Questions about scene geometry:
______________________________
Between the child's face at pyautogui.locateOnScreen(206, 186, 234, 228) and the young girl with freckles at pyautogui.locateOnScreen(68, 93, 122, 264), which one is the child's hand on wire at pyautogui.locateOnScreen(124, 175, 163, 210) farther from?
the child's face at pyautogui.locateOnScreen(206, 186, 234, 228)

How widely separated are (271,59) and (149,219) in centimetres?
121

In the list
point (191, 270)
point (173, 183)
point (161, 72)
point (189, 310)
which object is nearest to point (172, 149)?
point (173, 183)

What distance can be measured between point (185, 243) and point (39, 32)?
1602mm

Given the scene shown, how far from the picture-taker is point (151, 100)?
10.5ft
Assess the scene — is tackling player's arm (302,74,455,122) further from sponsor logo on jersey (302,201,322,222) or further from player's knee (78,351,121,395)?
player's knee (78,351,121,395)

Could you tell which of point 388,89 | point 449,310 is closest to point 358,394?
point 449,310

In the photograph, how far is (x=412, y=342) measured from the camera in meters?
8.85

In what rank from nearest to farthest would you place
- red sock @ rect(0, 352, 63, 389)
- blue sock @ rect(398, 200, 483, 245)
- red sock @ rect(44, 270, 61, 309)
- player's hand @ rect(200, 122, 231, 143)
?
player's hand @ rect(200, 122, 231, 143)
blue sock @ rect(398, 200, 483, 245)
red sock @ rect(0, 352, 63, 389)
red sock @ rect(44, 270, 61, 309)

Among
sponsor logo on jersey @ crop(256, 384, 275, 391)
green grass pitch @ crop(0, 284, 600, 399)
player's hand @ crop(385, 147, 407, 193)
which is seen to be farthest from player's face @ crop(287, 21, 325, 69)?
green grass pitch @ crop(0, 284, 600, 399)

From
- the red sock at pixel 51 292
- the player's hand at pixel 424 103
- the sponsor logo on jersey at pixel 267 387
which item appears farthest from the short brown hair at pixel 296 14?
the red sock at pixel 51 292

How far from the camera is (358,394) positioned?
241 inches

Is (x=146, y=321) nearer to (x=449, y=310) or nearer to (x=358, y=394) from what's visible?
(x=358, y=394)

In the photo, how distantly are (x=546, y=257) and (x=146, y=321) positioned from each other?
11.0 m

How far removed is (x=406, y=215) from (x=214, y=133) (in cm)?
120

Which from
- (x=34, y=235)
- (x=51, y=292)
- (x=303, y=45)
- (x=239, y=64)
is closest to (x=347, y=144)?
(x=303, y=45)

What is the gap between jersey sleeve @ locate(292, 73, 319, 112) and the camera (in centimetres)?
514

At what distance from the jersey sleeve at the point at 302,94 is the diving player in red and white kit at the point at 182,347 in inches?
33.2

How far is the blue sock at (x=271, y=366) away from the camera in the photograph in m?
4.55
______________________________
§ **SHORT TASK**
Give a word-for-word copy of the records.

§ **TASK ANSWER**
Between the child's face at pyautogui.locateOnScreen(206, 186, 234, 228) and the young girl with freckles at pyautogui.locateOnScreen(68, 93, 122, 264), which one is the child's hand on wire at pyautogui.locateOnScreen(124, 175, 163, 210) farther from?
the child's face at pyautogui.locateOnScreen(206, 186, 234, 228)

How widely separated are (271,59) and (149,219) in centimetres?
121

In the list
point (191, 270)
point (173, 183)
point (161, 72)
point (189, 310)
which object is nearest to point (172, 149)?
point (173, 183)

What distance can be measured between point (185, 243) and point (39, 32)?
1602mm

Given the scene shown, how far from the picture-taker is point (151, 100)?
10.5ft
Assess the scene — is tackling player's arm (302,74,455,122) further from sponsor logo on jersey (302,201,322,222) or further from player's knee (78,351,121,395)?
player's knee (78,351,121,395)

Could you tell which of point 388,89 | point 449,310 is closest to point 358,394?
point 449,310

In the photograph, how far is (x=412, y=342) measured from the camera in meters?
8.85

In what rank from nearest to farthest would you place
- red sock @ rect(0, 352, 63, 389)
- blue sock @ rect(398, 200, 483, 245)
- red sock @ rect(44, 270, 61, 309)
- player's hand @ rect(200, 122, 231, 143)
?
player's hand @ rect(200, 122, 231, 143)
blue sock @ rect(398, 200, 483, 245)
red sock @ rect(0, 352, 63, 389)
red sock @ rect(44, 270, 61, 309)

Among
sponsor logo on jersey @ crop(256, 384, 275, 391)
green grass pitch @ crop(0, 284, 600, 399)
player's hand @ crop(385, 147, 407, 193)
which is seen to be farthest from player's face @ crop(287, 21, 325, 69)?
green grass pitch @ crop(0, 284, 600, 399)

From
- the red sock at pixel 51 292
- the player's hand at pixel 424 103
- the sponsor logo on jersey at pixel 267 387
which item appears farthest from the short brown hair at pixel 296 14?
the red sock at pixel 51 292

How far from the camera is (358,394) positioned?
241 inches

Is (x=146, y=321) nearer to (x=449, y=310) or nearer to (x=358, y=394) from what's visible?
(x=358, y=394)

In the photo, how distantly are (x=546, y=257) and (x=146, y=321) positioned from each other?
11.0 m

How far removed is (x=406, y=215) from (x=214, y=133) (in cm)?
120

Which from
- (x=34, y=235)
- (x=51, y=292)
- (x=303, y=45)
- (x=239, y=64)
is closest to (x=347, y=144)?
(x=303, y=45)

What is the gap between jersey sleeve @ locate(292, 73, 319, 112) and the camera (in centimetres)?
514

At what distance from the jersey sleeve at the point at 302,94 is the diving player in red and white kit at the point at 182,347 in inches?
33.2

How far is the blue sock at (x=271, y=366) away from the camera in the photograph in m?
4.55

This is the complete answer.